In the present study, an ARIMA model has been selected, in which the best model forecast for future data is given by a parametric model relating the most recent data value to previous data values and previous noise, or residuals in this context. The output summarizes the statistical significance of the terms in the forecasting model. Terms with p-values less than 0.05 are statistically significantly different from zero at the 95.0% confidence level. The p-value for the AR(x) or term is less than 0.05, so it is significantly different from 0. The p-value for the MA(x) term is less than 0.05, so it is significantly different from 0. When the trend is increasing, in order to obtain a linearity or central trend, the model also chooses q. The estimated standard deviation of the input white noise depends on the best model that was selected during the simulations performed.

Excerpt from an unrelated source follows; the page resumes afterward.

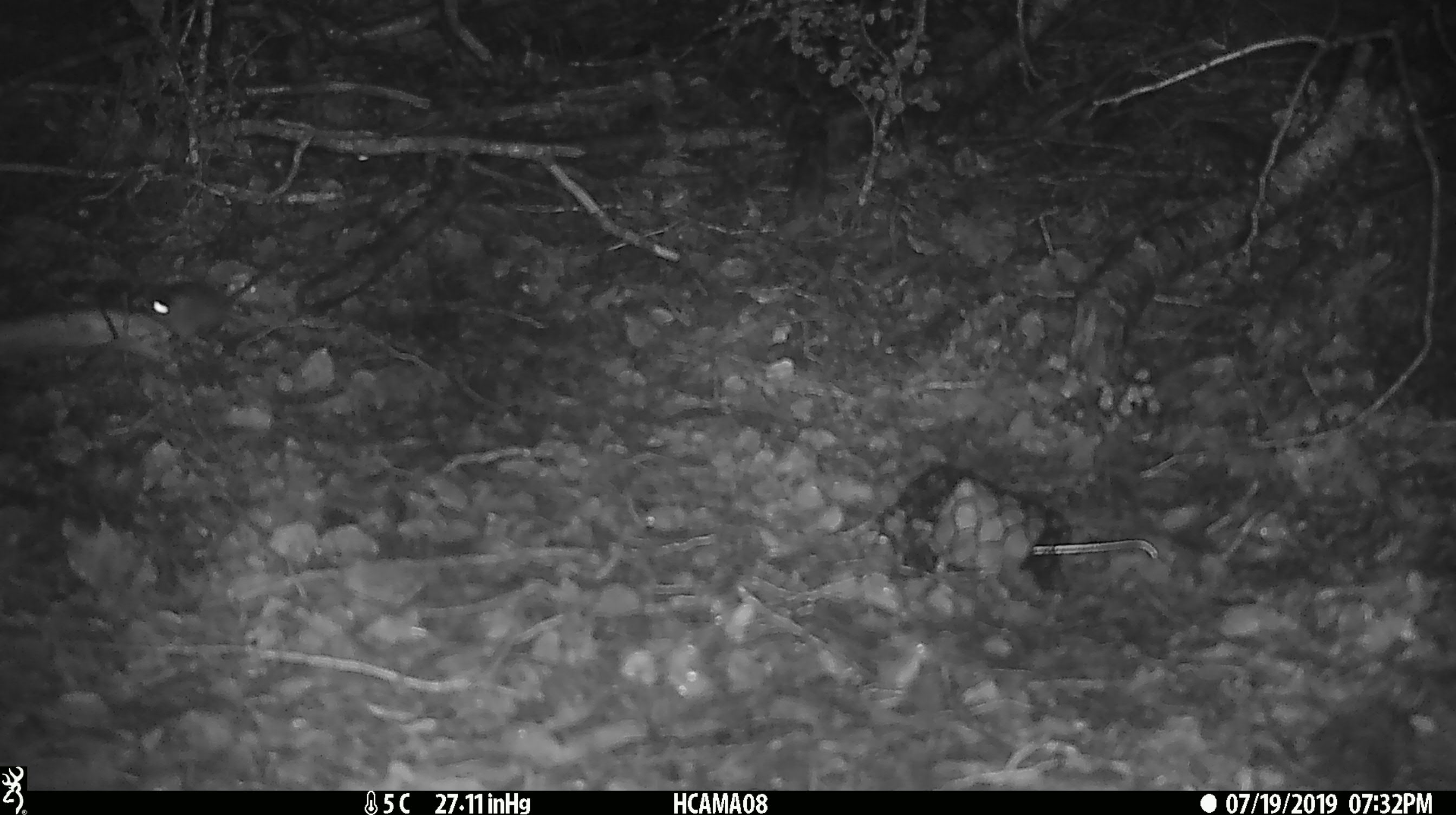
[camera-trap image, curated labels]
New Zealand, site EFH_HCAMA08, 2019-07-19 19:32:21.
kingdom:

According to the current literature, this would be the first study of such a manner. Therefore, the idea of a cluster of nations, and the rate of the spread between them is novel. This adds to the fact that this is the first study to address the situation of the most affected nations globally. In the present study the current situation of the COVID-19 pandemic in Ukraine, Romania, the Republic of Moldova, Serbia, Bulgaria, Hungary, USA, Brazil, and India was presented, and the ongoing trend and extent of the outbreak were estimated by the ARIMA model. According to our best of knowledge, this study is the first of its kind to implement ARIMA models to predict the prevalence of COVID-19 in such a manner.

In the current literature can be found limited data regarding the usage of ARIMA for the prediction of the COVID-19 course. Most reports evaluated the situation from western and southern Asia. Reports regarding the status of Europe are elusive for an unknown reason, and as a consequence, Europe gradually become the second mainland (Table 5). It should be also mentioned that papers that have been subjected to the peer-review process were excluded.

Table 5.

Studies conducted to predict COVID-19 spreading in which were used distinct statistical approaches.

Disease Method(s) Reference
COVID-19 Hybrid ARIMA-WBF [32] $
SutteARIMA [33] *
Seasonal ARIMA [34] *
ARIMA [35] *
NARNN
LSTM
ARIMA [36] *
ARIMA [37] $
ARIMA [38] $
ARIMA [39] $
ARIMA [40] $
HWAAS
TBAT
Facebook’s Prophet
DeepAR
N-Beats

$ European and non-European countries are included; * strictly European countries included.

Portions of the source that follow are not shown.